:: TEXTO DE LEITURA ::
O enorme sucesso de Alfred foi, também, o seu grande pesadelo. Ser universalmente conhecido por ter inventado mais um instrumento de morte batia de frente com a imagem de idealista que gostava de assumir. Convencera-se de que a dinamite iria contribuir, sobretudo, para revolucionar a exploração de minas, a construção de estradas ou a perfuração de túneis. Ingenuidade? Muito provavelmente. Encaixava como uma luva na sua personalidade cada vez mais depressiva.

Em 1888, Ludvig Nobel, seu irmão, morreu, mas a imprensa mundial deu Alfred como morto em seu lugar. Os seus obituários, apesar de francamente exagerados, para citar Mark Twain, arrasaram por completo o que sobrava da sua autoconfiança. Era descrito como um assassino. Um jornal francês berrou em manchete: Le marchand de la mort est mort! E prosseguia: «Monsieur Nobel enriqueceu com a horrenda descoberta de uma forma de matar mais gente mais rapidamente do que nunca». Frases como esta abriram feridas profundas no seu cérebro magoado.

:: DADOS FORNECIDOS ::
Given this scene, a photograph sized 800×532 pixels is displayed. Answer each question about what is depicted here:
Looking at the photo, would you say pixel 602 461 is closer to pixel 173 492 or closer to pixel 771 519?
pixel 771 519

:: ENUNCIADO ::
No texto sobre Alfred Nobel, que manchete publicou um jornal francês quando o deu como morto? As linhas são material à parte, sem ligação ao texto sobre Alfred Nobel.

:: RESPOSTA ::
Le marchand de la mort est mort!